The spam filter is even easier to use. It will probably be a bit disconcerting for those used to configuring and function before using it, but there is nothing to enter. Remember that one of the more powerful aspects of the Bayesian Learning model is the ability to determine a most likely a posteriori (MAP) hypothesis given a particular outcome. So don't be surprised when first starting the e-mail client if everything comes up as spam. 

Mozilla's Bayesian classifier needs to know what you, the user, consider to be spam. Once one or two e-mail messages are declared not to be spam, it will likely be a very long time before another e-mail message triggers a query concerning the nature of that message. At any time, however, the user can proactively intervene and declare an unmarked message to be a false negative. By declaring a message to be spam, the user effectively teaches the classifier the user's definition of spam.

 
Like all other clients such as Evolution, the Mozilla e-mail client (above) was not able to handle imbedded HTML designed for use with Outlook. Here the EU's Information Society newsletter once again fails to display a jpg (1) and a gif image (2) properly. With Outlook installed via CrossOver Office, (below) both images display correctly in the HTML-based e-mail.

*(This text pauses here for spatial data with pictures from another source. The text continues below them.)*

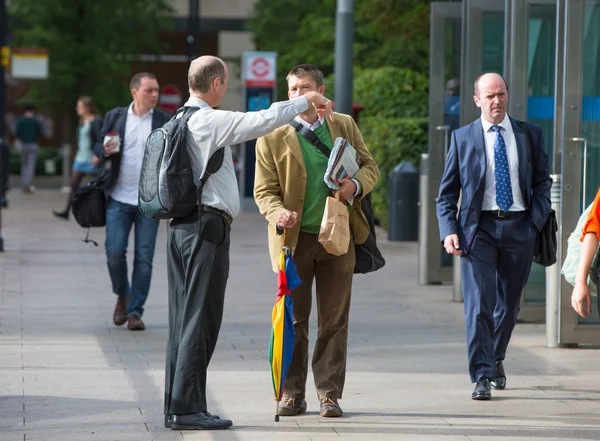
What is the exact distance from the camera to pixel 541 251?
24.1 ft

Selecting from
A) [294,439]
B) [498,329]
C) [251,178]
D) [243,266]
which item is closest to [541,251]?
[498,329]

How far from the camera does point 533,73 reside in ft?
33.9

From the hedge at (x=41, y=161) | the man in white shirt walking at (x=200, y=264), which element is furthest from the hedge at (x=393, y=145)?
the hedge at (x=41, y=161)

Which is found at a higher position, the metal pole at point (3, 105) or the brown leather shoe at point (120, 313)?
the metal pole at point (3, 105)

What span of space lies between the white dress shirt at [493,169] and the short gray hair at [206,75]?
168cm

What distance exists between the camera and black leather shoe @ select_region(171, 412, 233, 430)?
6.36m

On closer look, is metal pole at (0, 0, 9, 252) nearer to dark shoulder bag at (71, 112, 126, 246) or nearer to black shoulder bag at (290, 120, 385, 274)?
dark shoulder bag at (71, 112, 126, 246)

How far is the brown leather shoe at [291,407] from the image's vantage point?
6.71m

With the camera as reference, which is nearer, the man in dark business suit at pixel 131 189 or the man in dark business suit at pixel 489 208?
the man in dark business suit at pixel 489 208

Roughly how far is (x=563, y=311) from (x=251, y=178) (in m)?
15.4

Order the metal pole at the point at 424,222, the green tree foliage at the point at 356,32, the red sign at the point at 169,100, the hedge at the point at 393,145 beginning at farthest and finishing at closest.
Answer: the red sign at the point at 169,100
the green tree foliage at the point at 356,32
the hedge at the point at 393,145
the metal pole at the point at 424,222

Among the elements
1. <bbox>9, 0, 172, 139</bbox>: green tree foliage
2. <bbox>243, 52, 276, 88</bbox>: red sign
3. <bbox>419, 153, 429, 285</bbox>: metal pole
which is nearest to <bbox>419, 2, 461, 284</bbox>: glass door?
<bbox>419, 153, 429, 285</bbox>: metal pole

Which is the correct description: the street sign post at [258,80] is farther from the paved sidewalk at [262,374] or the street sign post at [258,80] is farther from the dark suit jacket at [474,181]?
the dark suit jacket at [474,181]

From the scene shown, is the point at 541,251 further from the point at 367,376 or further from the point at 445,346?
the point at 445,346
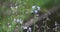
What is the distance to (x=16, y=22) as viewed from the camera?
2.75m

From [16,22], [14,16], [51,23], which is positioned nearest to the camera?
[16,22]

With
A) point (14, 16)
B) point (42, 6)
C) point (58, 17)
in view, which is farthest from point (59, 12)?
point (14, 16)

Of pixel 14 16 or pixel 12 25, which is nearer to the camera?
pixel 12 25

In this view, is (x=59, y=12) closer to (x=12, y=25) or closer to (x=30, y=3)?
(x=30, y=3)

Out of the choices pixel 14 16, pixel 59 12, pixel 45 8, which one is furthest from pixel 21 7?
pixel 59 12

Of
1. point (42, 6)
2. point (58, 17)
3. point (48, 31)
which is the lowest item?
point (48, 31)

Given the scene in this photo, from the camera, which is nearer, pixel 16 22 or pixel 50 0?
pixel 16 22

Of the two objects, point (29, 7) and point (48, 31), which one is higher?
point (29, 7)

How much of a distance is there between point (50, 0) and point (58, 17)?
1.02 feet

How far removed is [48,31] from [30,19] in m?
0.34

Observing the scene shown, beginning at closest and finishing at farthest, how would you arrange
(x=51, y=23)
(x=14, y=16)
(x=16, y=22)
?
(x=16, y=22) < (x=14, y=16) < (x=51, y=23)

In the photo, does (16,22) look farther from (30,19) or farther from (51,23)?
(51,23)

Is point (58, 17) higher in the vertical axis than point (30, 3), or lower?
lower

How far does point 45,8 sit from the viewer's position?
333cm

Note the designation of this message as spam. All early message to be opened using Mozilla which initially sets all incoming messages as spam.
 
     
  In particular, the classifier scans the e-mail for patterns of tokens. Tokens are simply groups of symbols, which can be letters, numbers, or typographic symbols grouped in any combination. The Bayesian classifier then assigns an actual probability to the tokens it discovers. The HTML codes for colors can turn out to be just as important as a spam-indication token as five exclamation points in a row.

Finally, it is then relatively easy to manage messages that have been marked as junk and to remove junk mail. The e-mail module now has junk-mail context menu items, a “delete junk mail” menu item, and many other usability improvements for junk-mail controls.

 
       
  Joining spam in the Internet hall of shame is the pop-up, or worse, pop-under Window for advertising. These devices are proliferating across the Net making it painful to perform reasoned research for complex material. One way to block these noisome schemes is via a firewall. The Mandrake MNF Firewall can be set to block content from servers associated with the delivery of these dodgy windows. The one drawback is of course in the need to list the sites at the outset.

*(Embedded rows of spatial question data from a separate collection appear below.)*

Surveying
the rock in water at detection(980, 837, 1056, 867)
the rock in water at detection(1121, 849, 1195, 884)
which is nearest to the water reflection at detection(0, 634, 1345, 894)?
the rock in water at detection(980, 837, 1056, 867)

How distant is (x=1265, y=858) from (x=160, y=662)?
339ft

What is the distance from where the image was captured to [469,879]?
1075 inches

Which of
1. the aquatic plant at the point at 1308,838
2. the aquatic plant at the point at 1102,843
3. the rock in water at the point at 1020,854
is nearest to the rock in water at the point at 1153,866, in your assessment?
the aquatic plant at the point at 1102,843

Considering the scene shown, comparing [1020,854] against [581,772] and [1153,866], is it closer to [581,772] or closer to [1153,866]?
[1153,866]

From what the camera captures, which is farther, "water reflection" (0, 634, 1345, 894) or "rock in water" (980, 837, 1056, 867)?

Mozilla can be set to decline pop-up windows, just like refusing to accept cookies, as its default configuration. Then if there are sites that utilize login screens or other legitimate automatic window launching, the user can add that site to a list of exceptions to the policy to decline.

The analogy to cookies carries down to a small set of icons on the bottom of the browser. These icons only appear if a cookie has been refused as part of a security policy or the launching of an unrequested window has been suppressed. This feature alone is enough to justify a switch to Mozilla.

Finally, openBench Labs made a cursory examination of the functionality of the HTML editor, dubbed Composer. For basic single-page editing, the interface to deal with text, tables, and images is quite good. Composer now supports click-and-drag dynamic image and table resizing in real-time. Unfortunately, Composer is just that, a simple single-page editor. What would be interesting would be the integration of composer with the likes of Eclipse.

 
Web sites associated with local AM radio stations are the worst offenders when it comes to pop-up and pop-under windows. That makes them perfect sites to test the effect of blocking pop-ups as a default practice. Logging on with Mozilla (above) the only indication that anything was happening was the presence of two small icons at the bottom of the browser window indicating that a pop-up window had been suppressed (1) and that a cookie request denied (2). Using IE 6.0 (below) with CrossOver Office was a visual nightmare.